Goal of the exercise: Write out, word for word, the stretch of the Land of Mist notes below from "I enjoyed watching" through "to a crater).".

Hexed Press explores "Land of Mist," a campaign setting for Old School Essentials!

“Land of Mist is a campaign setting and third party supplement for use with the popular role-playing game Old-School Essentials (OSE). Inspired by classic tabletop fantasy worlds, it is a whimsical realm infused with magic and mystery.”

Show Notes:

Part two:

Hello, this is the author of Land of Mist. Thank you very much for taking the time to read through the book and share it with your audience, I really appreciate it!

I enjoyed watching the two videos and hearing your take on the book, and wanted to respond to those areas where you voiced questions or comments.

  • Elevation - The Great Desert is a high desert plateau (as opposed to a crater).
  • The Mist - Does not trap inhabitants within, but any who pass through (at least into Land of Mist) will be affected by the Forgetting.
  • The Forgetting - Affects not only memories, but objects.
  • Map scale - Intentionally left officially undefined, but I had in mind an island continent on the scale of Australia or an iceless Antarctica, and used a 24 miles/hex scale as my reference.
  • Immortals - More than mortals, less than deities. The only being with the power of a deity in the setting is the Mist.
  • Totems - Before reaching a level where a totem animal can be summoned, you gain the benefit of remaining unharmed by the animal type and a responsibility to roleplay a connection to the animal.
  • Underwater adventuring - Admittedly somewhat gamified, inspired by expanded BECMI rules. In Land of Mist, I would expect this section to be used mostly by Aquatic Elves and waterborne Enlightened Monsters, thus the various considerations that apply only to non-aquatic creatures. The “Shopping under the Sea” breakout is mostly for flavor, and Sharkskin armor can be assumed leather equivalent.
  • Desert Druid - Inspired by expanded BECMI rules, the Desert Druid or whirling dervish, thus the agility abilities. OSE does not give clerics spells at first level, but they do the druid in Advanced Fantasy.
  • Fairy - Random spells are unique to the Fairy, which rolls each day and has an accelerated spell progression.
  • Forester - Inspired by the expanded BECMI rules class of the same name.
  • Moon Drow - Can cure lycanthropy at any time, so long as it is before the subject’s transformation is complete.
  • Mystic - A monk type class, inspired by the BECMI/RC class of the same name.
  • Enlightenment - It is expected (and stated) that the referee will work to modify the abilities of the monster type for the player. To aid balance, special abilities represented by asterisks will affect XP required to level and maximum level. There is an assumption that monsters less than 1HD are “small” (and thus receive an AC bonus abilility similar to the halfling) and 4HD are “hardy” (thus their AC bonus). I defined the XP required to level on the high side expecting some monster abilities would be included. There are some examples in the appendix to help provide guidance.
  • Lycanthrope - In addition to the chosen Ability and Affliction, there is a default of each also included to allow changing to the animal form, both voluntarily and involuntarily respectively.

Data section:

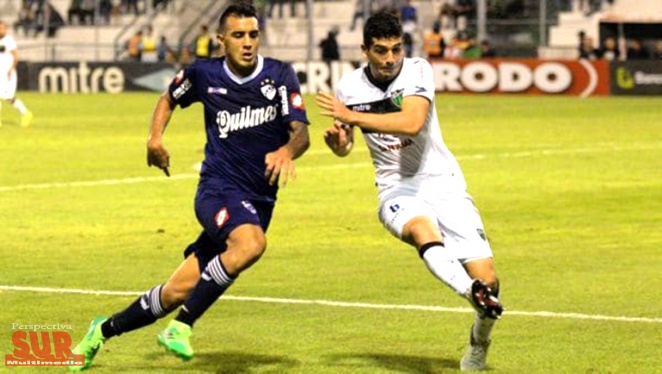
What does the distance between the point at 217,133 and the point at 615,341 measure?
296cm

Response to the task:
I enjoyed watching the two videos and hearing your take on the book, and wanted to respond to those areas where you voiced questions or comments.

  • Elevation - The Great Desert is a high desert plateau (as opposed to a crater).